ACTION ITEM:
Whenever a line carries the word "trap", pull it out of the entries.

[[ DATA FOR THIS TASK, beginning ]]

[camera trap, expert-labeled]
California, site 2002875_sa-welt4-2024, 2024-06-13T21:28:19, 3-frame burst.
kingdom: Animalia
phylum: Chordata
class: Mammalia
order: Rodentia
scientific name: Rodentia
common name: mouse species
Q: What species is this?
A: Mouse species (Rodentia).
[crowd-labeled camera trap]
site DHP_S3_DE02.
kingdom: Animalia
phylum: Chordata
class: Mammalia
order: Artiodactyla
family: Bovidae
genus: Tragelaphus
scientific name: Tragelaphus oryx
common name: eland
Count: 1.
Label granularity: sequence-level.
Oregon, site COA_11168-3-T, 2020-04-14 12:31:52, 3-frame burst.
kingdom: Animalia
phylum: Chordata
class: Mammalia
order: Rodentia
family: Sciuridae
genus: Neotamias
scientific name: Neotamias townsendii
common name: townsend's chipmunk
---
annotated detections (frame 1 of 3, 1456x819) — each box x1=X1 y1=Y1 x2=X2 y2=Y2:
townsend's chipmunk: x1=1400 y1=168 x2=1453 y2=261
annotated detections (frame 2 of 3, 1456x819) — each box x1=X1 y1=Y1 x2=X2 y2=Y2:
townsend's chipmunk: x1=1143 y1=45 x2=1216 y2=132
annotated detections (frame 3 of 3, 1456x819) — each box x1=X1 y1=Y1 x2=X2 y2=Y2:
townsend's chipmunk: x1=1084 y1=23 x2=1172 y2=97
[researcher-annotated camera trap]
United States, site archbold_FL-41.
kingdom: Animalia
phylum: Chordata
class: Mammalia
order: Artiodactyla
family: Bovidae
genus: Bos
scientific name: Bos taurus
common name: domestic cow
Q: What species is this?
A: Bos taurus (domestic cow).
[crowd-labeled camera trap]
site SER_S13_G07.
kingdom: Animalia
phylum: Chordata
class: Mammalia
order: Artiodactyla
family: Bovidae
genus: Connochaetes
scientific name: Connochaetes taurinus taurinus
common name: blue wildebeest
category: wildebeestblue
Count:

[[ DATA FOR THIS TASK, end ]]

RESPONSE TO THIS EXERCISE:
[camera trap, expert-labeled]
[crowd-labeled camera trap]
[researcher-annotated camera trap]
[crowd-labeled camera trap]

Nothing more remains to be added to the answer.